So: as a food enthusiast myself, I was pretty confident that my offspring would follow keenly in my footsteps. I have a (now) 8 month old daughter and, following the sage advice of the World Health Organisation (don’t you know), I exclusively breastfed for the first 6 months. Fending off ‘ooh she looks
hungry’ and ‘she wants what you’ve got’ from all angles for at least 2 months of that, I felt rather smug, knowing that for once I was in friendly territory and was almost definitely The One Who Knows Best. Sleeping? God only knows how to tackle that one. But eating? Oh yeah, eating was where I would show my worth as a parent. I would wait, but then I would be all over it, the second I whipped out my home made wonder mum recipes at Day Zero: Month Six there would be no looking back. My mum had done it with me, and it would be no different for my children.
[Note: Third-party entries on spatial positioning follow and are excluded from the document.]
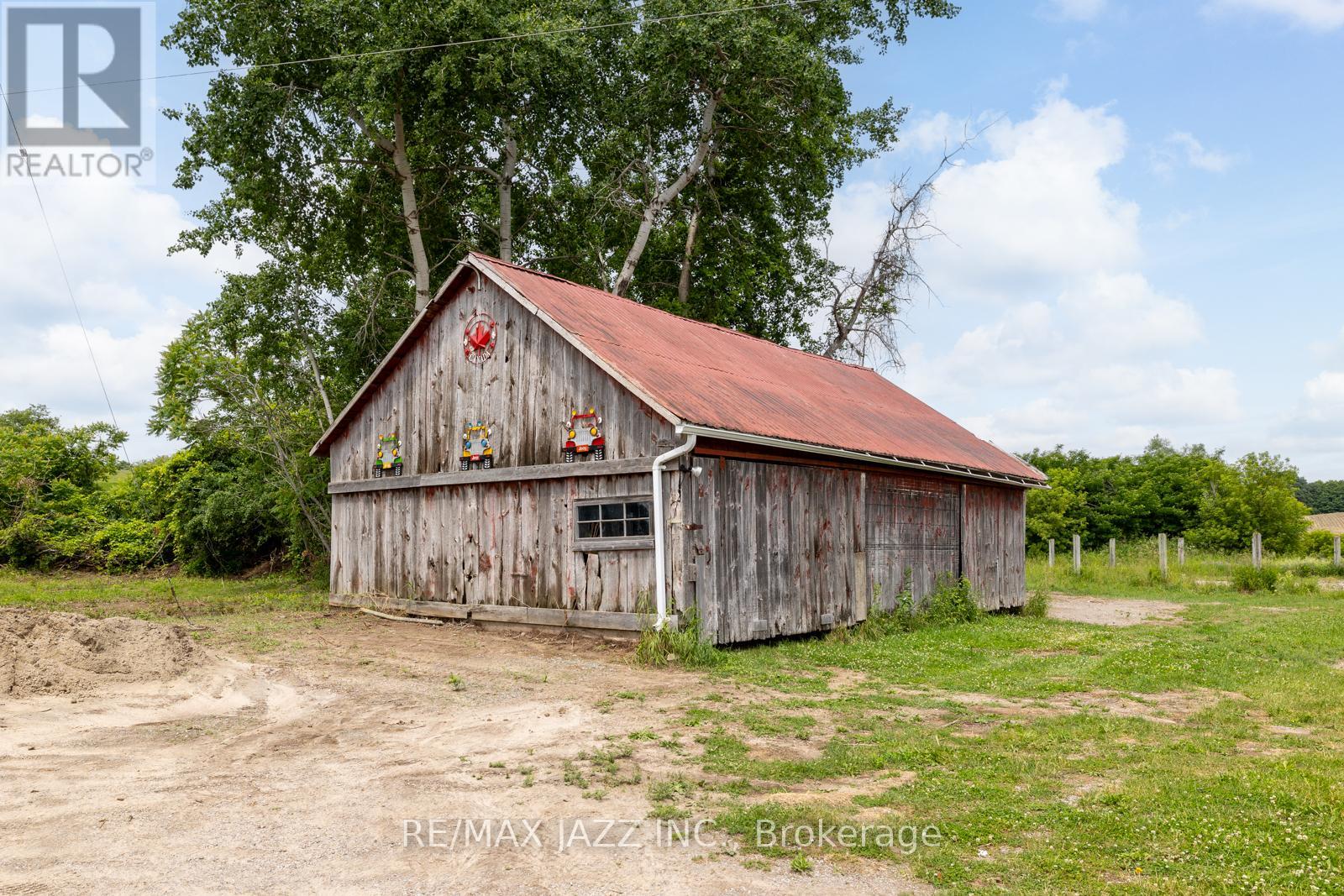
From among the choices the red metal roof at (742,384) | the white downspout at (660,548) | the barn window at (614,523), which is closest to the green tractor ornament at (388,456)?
the red metal roof at (742,384)

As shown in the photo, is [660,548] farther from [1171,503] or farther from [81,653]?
[1171,503]

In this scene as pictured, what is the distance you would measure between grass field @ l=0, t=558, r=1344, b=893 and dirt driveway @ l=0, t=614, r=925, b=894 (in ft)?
1.35

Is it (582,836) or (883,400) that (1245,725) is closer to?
(582,836)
So at 6 months I was ready for weaning, armed from head to toe with plastic spoons a plenty, small tupperware pots (you can’t have too many by the way) stick blenders, bibs – prepared and waiting for the food fight.
The first days went fairly well, trying the baby rice out for size (apparently it’s all about texture) then we progressed to parsnip puree, then sweet potato at which point my freezer started to fill up with tiny pots of labelled mush. I was incredibly proud of myself for the labels by the way. And then I noticed this starting to happen:
The spoon travels to her mouth and her mouth clamps shut
The spoon travels to her mouth, her mouth clamps shut and her head turns away
The spoon travels to her mouth, her mouth clamps shut and she pushes the spoon, somewhat aggressively, away.
She was making herself pretty clear. And it seemed to happen more, the more effort I had put in to making her dinner. Butterbean and kale hummus, for example, was a disaster (I would share the recipe with you…but). She wasn’t mad keen on my porridge either. (Still isn’t in fact – and she gets it every day).
And before someone comes and smashes my door down with a baby led weaning placard, I tried that too. Ok, I may not have done it by the book but I’ve given her a fair few chances. She’s gone down the ‘hold a piece of broccoli in her hand for 10 minutes until its body temperature, smash the majority onto the table and drop the remainder on the floor’ route a few times and to be fair she is quite partial to a bit of bread and butter (who isn’t?!) but it didn’t exactly set the weaning world on fire for us.
And then one frantic day I cracked open one of Ella’s Organic pouches as a last resort and. she. loved. it. She couldn’t get enough of the stuff. After all of my effort, the bloody ready meal won the day.
And here I have to wonder, why don’t I just give her what she clearly wants? And I realise that this is a question that parents must ask themselves over and over again. And I realise, as I ponder, that it’s because they are NOT IN CHARGE! (NB when it comes to sleep, this point is debatable).
So at Month Eight, here I sit and I am not beaten. She is not getting an Ella’s pouch every day, although it’s nice to know they’re always near… I console myself that Ella (whoever this genius is) must have tried for years to get those recipes down. I still make a bowl of porridge daily (which almost always gets eaten by me). And I still haven’t chucked away the plastic pots labelled ‘lentils’. Because I know that one day far in the future we will sit down together, by the light of a sunset, with a glass of wine and a bowl of butterbean and kale hummus and we’ll laugh about these days and she’ll thank me for my hours spent tending to home made lentil stew and be eternally grateful for all of my efforts in making her the healthy, happy, food lover that she is.
And then she’ll subject her own poor children to the same fate.